# Things to do:
**1.** Answer these from the forum thread:
(a) Which gummi bears does Roland Khan call the best?
(b) Which two worldviews does Just_Some_Guy suggest as examples?
(c) Which religious books does Arbite list by name?
**2.** Write out the forum thread from "## Roland Khan" up to and including "(Oct 8, 2009)", word for word.

# Source excerpt:
※ ※ ※

# What should every educated person know?



## Roland Khan (May 10, 2009)

that the white gummi bears are without a doubt the best ones....anybody who disagrees with that fact is uneducated, simple as that.


----------



## Just_Some_Guy (Oct 8, 2009)

I would say that an educated person should study a worldview that has nothing to do with the western paradigm. Perhaps Buddhism or Daoism. And not just as they appear to the western worldview! This ability to see things differently at a fundamental level, I think, adds a degree of understanding that most never contemplate.


----------



## heartturnedtoporcelain (Apr 9, 2010)

Arbite said:


> I'm a big believer in everyone reading the major religious books. Bible, Qu'Ran, Torah etc...


Why? I really don't see the necessity.


----------



## Arbite (Dec 26, 2010)

heartturnedtoporcelain said:


> Why? I really don't see the necessity.


Books that changed the world. For better or for worse. Plus there are few faster ways to turn people away from organized religion than reading their associated holy books.


----------



## heartturnedtoporcelain (Apr 9, 2010)

Arbite said:


> Books that changed the world. For better or for worse. Plus there are few faster ways to turn people away from organized religion than reading their associated holy books.

※ ※ ※

# Dataset extract:
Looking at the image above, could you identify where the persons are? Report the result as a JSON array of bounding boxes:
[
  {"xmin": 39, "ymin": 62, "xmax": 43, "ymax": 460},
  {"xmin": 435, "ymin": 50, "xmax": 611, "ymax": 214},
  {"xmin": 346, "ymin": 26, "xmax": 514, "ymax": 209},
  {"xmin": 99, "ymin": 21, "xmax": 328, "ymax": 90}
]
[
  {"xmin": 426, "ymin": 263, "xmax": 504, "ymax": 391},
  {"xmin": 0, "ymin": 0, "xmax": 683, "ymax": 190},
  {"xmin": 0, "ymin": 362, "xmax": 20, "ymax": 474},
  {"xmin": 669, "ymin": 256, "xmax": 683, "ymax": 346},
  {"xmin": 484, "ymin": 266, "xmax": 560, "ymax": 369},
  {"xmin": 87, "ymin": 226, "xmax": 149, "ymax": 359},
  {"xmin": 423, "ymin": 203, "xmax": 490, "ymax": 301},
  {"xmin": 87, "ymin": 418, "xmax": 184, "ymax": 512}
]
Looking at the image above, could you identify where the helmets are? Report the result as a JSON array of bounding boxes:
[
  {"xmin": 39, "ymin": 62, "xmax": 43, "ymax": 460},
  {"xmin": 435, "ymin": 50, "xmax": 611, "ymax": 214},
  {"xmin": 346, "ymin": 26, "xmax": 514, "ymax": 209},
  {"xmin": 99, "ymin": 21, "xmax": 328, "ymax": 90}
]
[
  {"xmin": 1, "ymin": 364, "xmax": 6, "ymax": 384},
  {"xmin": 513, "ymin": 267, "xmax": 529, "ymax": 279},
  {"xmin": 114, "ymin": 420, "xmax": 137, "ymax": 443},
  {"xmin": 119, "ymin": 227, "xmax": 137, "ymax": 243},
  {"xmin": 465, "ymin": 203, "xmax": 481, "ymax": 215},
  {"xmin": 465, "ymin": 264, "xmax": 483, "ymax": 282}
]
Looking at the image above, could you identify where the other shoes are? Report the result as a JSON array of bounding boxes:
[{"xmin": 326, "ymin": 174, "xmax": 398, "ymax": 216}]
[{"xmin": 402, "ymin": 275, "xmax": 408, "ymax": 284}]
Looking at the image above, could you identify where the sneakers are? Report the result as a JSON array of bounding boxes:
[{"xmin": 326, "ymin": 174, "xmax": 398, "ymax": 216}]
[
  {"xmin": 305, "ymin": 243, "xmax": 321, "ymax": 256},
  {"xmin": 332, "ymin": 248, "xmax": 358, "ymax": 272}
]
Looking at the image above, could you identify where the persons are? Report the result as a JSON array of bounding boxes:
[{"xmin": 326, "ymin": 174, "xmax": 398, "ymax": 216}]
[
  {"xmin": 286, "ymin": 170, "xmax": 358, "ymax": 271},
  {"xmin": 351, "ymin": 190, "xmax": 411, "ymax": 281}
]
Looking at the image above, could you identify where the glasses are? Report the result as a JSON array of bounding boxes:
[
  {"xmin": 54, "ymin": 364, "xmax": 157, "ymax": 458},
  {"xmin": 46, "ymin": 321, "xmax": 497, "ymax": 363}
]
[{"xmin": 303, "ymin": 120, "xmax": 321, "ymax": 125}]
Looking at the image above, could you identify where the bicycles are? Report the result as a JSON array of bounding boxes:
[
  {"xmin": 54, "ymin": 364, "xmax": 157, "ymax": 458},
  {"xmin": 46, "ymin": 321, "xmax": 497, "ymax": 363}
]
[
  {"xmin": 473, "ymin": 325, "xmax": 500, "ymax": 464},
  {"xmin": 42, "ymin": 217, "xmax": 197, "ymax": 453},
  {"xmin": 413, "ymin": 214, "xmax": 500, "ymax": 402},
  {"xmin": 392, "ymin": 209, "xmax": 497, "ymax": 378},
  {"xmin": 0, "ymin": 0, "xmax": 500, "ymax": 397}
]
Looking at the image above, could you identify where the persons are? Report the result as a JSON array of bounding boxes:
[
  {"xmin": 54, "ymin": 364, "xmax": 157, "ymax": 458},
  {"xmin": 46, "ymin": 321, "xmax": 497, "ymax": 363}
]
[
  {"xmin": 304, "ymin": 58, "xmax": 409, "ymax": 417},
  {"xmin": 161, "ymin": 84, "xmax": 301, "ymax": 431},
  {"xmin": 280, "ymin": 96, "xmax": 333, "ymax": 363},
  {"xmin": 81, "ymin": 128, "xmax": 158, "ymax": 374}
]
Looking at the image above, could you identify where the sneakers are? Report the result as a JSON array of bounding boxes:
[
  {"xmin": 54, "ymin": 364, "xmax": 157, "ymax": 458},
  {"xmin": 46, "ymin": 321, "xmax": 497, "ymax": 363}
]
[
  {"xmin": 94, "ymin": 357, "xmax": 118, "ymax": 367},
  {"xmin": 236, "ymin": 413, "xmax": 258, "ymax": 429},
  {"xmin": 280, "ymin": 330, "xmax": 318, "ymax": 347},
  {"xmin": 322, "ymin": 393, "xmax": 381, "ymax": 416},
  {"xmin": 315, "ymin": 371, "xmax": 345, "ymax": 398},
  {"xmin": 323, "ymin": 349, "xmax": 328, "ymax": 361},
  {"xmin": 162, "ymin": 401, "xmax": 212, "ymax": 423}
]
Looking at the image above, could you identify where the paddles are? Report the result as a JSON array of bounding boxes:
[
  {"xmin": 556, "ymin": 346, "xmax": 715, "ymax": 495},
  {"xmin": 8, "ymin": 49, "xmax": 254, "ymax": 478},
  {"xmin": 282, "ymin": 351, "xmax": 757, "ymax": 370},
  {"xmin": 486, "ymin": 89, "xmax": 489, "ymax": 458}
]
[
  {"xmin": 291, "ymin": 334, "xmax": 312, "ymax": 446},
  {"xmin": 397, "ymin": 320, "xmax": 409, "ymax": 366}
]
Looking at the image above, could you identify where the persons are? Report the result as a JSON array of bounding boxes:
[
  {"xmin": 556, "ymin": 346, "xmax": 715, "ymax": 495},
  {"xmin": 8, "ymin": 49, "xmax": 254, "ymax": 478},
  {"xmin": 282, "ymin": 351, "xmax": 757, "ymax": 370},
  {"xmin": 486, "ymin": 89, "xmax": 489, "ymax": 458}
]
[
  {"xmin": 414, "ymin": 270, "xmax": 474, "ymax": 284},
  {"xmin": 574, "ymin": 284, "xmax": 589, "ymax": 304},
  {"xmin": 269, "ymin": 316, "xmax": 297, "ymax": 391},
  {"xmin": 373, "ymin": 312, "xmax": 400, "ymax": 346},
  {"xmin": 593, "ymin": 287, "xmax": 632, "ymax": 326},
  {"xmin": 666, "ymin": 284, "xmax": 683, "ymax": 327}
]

※ ※ ※

# Solutions for each task:
**1.**
(a) The white ones.
(b) Buddhism or Daoism.
(c) The Bible, the Qu'Ran and the Torah.

**2.**
## Roland Khan (May 10, 2009)

that the white gummi bears are without a doubt the best ones....anybody who disagrees with that fact is uneducated, simple as that.


----------



## Just_Some_Guy (Oct 8, 2009)